■ ZIEL ■
Führe die Filmkritik zu „Manhattan Love Story“ im Anschluss an ihren letzten Satz weiter.

■ ARTIKEL ■

MANHATTAN LOVE STORY

Reich & berühmt

Jennifer Lopez als Aschenputtel im Edelfummel

Manhattan Love Story ist vielleicht der erste echte Post-Nine-Eleven-Film, der in Hollywood vom Band läuft. Nach den Anschlägen auf das World Trade Center erdacht, produziert und mitten im Big Apple angesiedelt wendet sich Wayne Wangs romantische Komödie demonstrativ von den Trümmerbergen in Lower Manhattan ab und verlagert sich Uptown in die Park Avenue. Hier steht ein Hotel der nobelsten Sorte, das zum Mikrokosmos einer sacharinsüßen Aschenputtelgeschichte wird.
Marisa (Jennifer Lopez) arbeitet dort als Zimmermädchen und hofft, sich demnächst ins mittlere Management hocharbeiten zu können. Jeden Morgen bringt sie ihren hochbegabten Sohn vor der Arbeit zur Schule und zuckelt mit der Metro aus der Bronx zur Edelherberge am Central Park.

■ DATENTEIL ■
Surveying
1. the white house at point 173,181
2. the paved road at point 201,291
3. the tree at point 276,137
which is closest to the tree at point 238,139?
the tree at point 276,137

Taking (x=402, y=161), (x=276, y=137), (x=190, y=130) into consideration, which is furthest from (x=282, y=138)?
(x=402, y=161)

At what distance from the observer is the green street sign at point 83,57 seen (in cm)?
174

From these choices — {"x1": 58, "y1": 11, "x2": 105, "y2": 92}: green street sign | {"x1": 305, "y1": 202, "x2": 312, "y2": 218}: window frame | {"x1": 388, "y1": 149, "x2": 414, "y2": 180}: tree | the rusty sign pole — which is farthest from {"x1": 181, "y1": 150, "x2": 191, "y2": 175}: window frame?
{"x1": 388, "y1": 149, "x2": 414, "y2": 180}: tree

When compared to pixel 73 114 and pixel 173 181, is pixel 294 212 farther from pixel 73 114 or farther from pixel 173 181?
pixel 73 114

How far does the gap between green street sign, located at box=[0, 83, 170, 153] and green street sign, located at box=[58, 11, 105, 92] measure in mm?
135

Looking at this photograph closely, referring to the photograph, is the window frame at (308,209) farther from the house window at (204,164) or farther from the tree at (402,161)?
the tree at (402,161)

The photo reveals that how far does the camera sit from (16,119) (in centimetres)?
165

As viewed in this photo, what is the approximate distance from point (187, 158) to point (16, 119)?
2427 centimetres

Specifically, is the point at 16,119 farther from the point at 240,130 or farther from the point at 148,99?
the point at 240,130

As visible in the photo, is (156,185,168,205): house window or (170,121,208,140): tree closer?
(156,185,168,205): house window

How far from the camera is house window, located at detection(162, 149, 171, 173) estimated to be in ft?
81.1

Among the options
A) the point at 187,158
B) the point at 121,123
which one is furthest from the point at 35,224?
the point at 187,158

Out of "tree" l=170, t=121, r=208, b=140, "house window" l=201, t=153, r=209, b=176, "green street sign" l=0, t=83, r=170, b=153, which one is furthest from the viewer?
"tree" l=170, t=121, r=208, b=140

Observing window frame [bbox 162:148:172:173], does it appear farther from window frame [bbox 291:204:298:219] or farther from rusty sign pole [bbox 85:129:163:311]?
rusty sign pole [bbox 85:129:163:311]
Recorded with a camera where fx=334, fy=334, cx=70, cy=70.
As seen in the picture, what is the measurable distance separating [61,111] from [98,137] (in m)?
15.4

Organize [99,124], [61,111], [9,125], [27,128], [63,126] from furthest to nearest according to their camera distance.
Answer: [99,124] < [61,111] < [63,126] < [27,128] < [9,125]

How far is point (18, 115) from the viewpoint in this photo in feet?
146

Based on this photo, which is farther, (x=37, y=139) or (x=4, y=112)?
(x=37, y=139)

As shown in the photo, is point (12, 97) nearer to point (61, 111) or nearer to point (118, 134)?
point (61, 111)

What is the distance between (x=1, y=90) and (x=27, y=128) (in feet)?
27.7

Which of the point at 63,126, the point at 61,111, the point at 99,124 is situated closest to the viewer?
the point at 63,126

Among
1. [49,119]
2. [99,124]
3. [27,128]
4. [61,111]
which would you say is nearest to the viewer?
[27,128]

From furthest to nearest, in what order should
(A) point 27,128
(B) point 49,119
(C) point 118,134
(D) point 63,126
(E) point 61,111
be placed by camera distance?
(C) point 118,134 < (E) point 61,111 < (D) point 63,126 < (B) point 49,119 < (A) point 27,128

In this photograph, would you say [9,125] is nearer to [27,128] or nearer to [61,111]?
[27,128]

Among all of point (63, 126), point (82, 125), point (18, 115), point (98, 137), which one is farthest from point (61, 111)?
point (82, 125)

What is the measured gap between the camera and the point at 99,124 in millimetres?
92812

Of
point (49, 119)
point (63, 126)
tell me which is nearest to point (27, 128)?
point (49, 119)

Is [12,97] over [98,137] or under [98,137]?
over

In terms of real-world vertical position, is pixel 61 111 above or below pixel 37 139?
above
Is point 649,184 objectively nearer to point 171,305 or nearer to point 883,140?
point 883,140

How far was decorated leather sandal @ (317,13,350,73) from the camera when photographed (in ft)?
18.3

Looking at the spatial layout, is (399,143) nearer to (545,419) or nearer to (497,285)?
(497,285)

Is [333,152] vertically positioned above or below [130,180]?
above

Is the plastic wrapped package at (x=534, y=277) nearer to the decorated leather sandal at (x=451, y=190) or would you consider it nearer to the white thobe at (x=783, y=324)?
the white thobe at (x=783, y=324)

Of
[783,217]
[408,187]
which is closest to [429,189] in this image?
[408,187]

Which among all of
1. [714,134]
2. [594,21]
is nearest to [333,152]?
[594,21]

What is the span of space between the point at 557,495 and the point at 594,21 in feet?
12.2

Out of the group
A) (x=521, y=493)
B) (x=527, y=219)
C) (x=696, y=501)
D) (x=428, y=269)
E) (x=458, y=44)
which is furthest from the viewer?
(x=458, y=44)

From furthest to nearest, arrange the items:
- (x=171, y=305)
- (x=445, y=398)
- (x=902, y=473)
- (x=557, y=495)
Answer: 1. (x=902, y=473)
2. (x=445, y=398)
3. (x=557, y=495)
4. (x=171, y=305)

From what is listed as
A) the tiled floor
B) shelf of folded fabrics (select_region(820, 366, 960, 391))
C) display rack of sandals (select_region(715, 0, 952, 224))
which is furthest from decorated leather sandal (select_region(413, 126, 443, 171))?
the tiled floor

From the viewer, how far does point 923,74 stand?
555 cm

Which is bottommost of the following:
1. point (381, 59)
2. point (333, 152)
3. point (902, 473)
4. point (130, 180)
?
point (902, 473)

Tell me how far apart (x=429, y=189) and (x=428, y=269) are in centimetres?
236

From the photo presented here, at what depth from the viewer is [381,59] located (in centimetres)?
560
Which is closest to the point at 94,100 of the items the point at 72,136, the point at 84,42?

■ ERGEBNIS ■
Alleinerziehende Mütter sind die letzten Alltagsheroinen, die Hollywood noch geblieben sind, und Jennifer Lopez knüpft hier an ihre ähnlich strukturierte Rolle in Genug an. Als moderne Cinderella-Figur ist sie kein naives Mädchen, das auf die Erlösung durch einen Prinzen wartet. Marisa ist Realistin und hat sich trotzdem ihre kleine Version vom amerikanischen Traum bewahrt.
Aber dann steht er auf einmal vor ihr - der Prinz, in Gestalt des lebenslustigen Senatskandidaten Christopher Marshall (Ralph Fiennes). Und das Drehbuch will es, dass auch Marisa aussieht wie eine Prinzessin, da sie gerade verbotenerweise in die 5000 Dollar teure Designer-Kollektion einer Hotelkundin geschlüpft ist. Die Blicke werden tief. Das Augenblau von Ralf Fiennes funkelt großformatig auf der Leinwand. Dazu lodern J.Los Blicke in warmen Brauntönen.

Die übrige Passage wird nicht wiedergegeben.